* PROBLEM *
Write out again, word for word, the rows from the one containing "Chuyên mục thể thao Kuwin tổng hợp đầy đủ" up to and including the one containing "The Ultimate Makeup". Give only the text and leave out the pictures.

* RECORDS SUPPLIED *
- - - - - - -

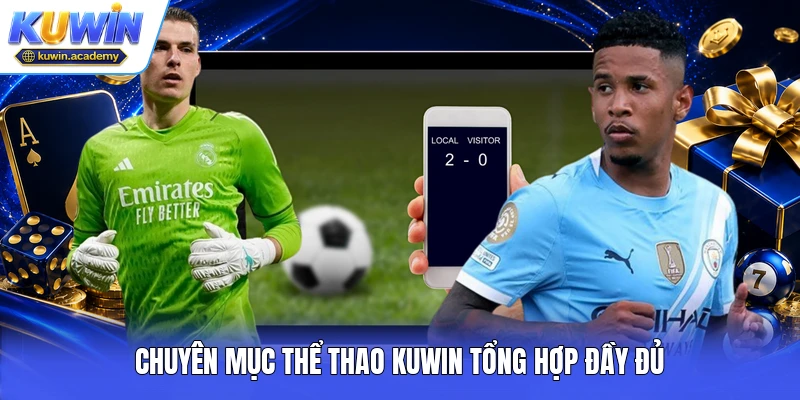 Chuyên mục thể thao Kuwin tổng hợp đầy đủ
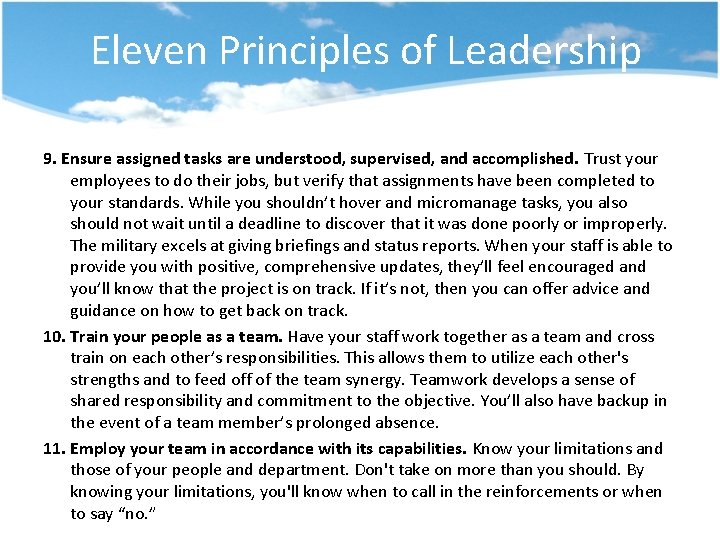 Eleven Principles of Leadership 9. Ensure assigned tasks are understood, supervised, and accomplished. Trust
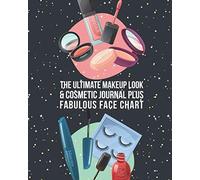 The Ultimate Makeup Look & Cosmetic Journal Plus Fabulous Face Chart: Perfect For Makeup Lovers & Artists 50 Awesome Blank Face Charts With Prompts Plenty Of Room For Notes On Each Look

- - - - - - -

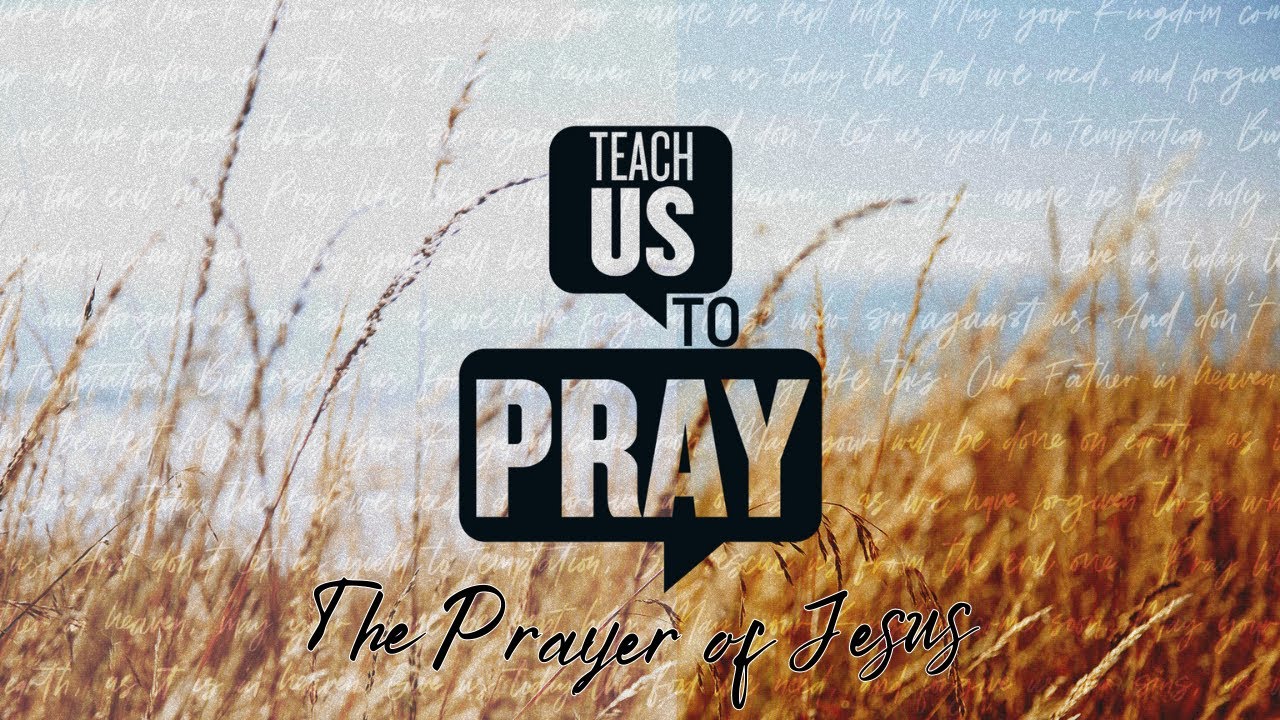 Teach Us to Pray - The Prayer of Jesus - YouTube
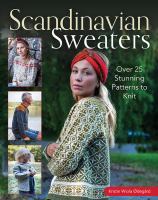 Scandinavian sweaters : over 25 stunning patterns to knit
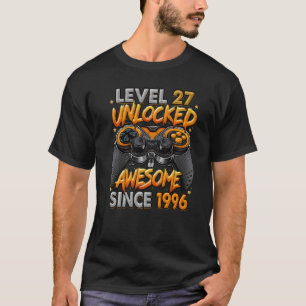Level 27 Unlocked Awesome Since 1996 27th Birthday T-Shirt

- - - - - - -

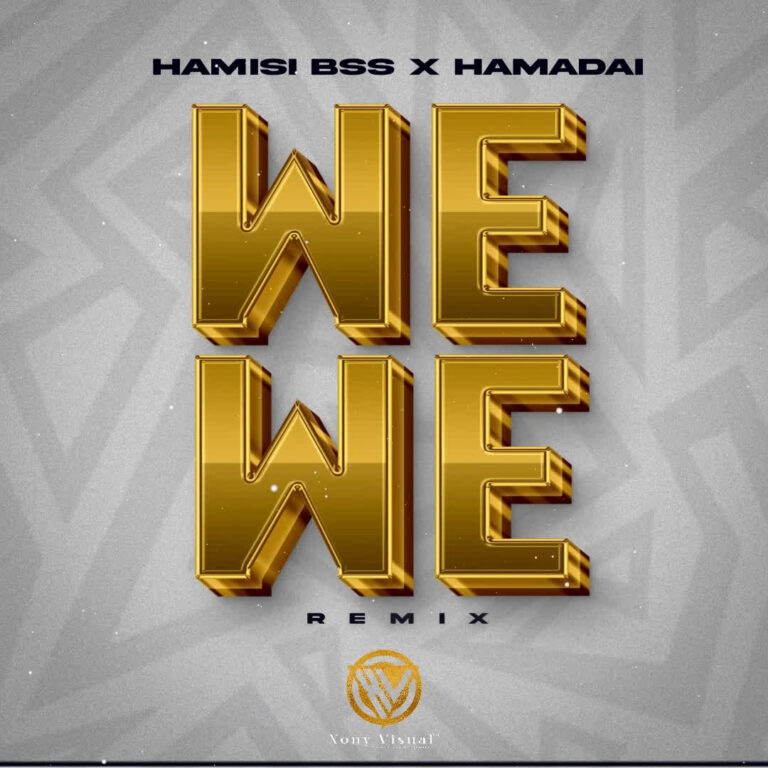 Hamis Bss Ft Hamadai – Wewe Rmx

- - - - - - -

* RESPONSE BOX *
 Chuyên mục thể thao Kuwin tổng hợp đầy đủ
 Eleven Principles of Leadership 9. Ensure assigned tasks are understood, supervised, and accomplished. Trust
 The Ultimate Makeup Look & Cosmetic Journal Plus Fabulous Face Chart: Perfect For Makeup Lovers & Artists 50 Awesome Blank Face Charts With Prompts Plenty Of Room For Notes On Each Look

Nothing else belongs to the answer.